------ Text passage ------

Data Science — What Is It, Why Do Businesses Need It, and What Career Prospects Does It Open up for You?
Maryia Ivanina, former Senior Data Scientist at EPAM (now a Software Engineer at Google), answers in detail the questions “What is Data Science?” and “Is it true that the profession of Data Scientist is the future?” Spoileralert: yes, it’s true!
What is Data Science?
— Data Science is the science of data. More specifically, it is the study of data in its various manifestations to identify insights and patterns throughout the data science life cycle, and model processes. Machine learning algorithms and AI are used to extract useful information and create predictive models that are, in turn, applied to new data.
Today, each of our online actions (writing a message in a messenger, watching a video, ordering on the Internet, etc.) is data that can be used by specialists to understand user behavior and improve recommender systems. The purpose of collecting this data is to help users find what they need much faster. When you say “Hey Google” to your voice assistant on your phone, and ask it to check the weather forecast for today, this launches many models, including speech recognition and algorithms for understanding textual information, searching for an answer to your question, generating an answer, and several other subtasks. And yes, even the weather forecast that you receive is modeled using machine learning.
Why is Data Science important for business?

------

[Required actions]
- A) According to the data science article, why do specialists collect data from everyday online actions such as messaging, watching videos, and ordering online? Answer in one to three sentences.
- B) What is Maryia Ivanina's current job, as stated in the data science article?
- C) Write the next part of the data science article, picking up after its last heading.

------ Information shown ------

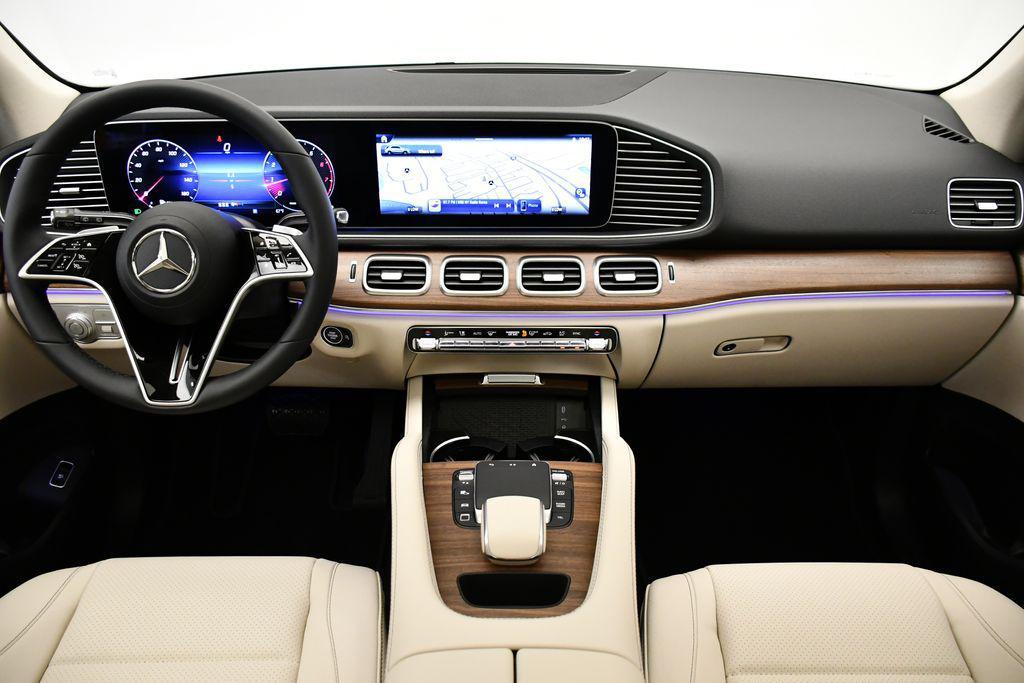 new 2026 Mercedes-Benz GLE 450 car, priced at $79,460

------

[Responses for each task]
- A) Specialists use this data to understand user behavior and improve recommender systems. The goal of collecting it is to help users find what they need much faster.

- B) She is a Software Engineer at Google.

- C)
— With the help of Data Science, you can better understand your customers, build a development strategy, and improve your product faster. It used to be difficult for businesses to collect feedback from their customers. In years past, it was necessary to experiment almost blindly, based on customer surveys and comments. Now, by monitoring user interactions, businesses can quickly understand: which features customers use more often; which ones are used less frequently; whether customers like to interact with the interface or not; when to introduce promotions; how to calculate their performance and predict future growth; etc.
What industries is Data Science used in today?
Search engines, organization of workflows based on chat bots and voice assistants.
Calculation of the probability of an accident and assessment of the potential risk for each client.
Recommender systems for finding the right products, product purchase calculations, marketing campaigns, customer churn prediction.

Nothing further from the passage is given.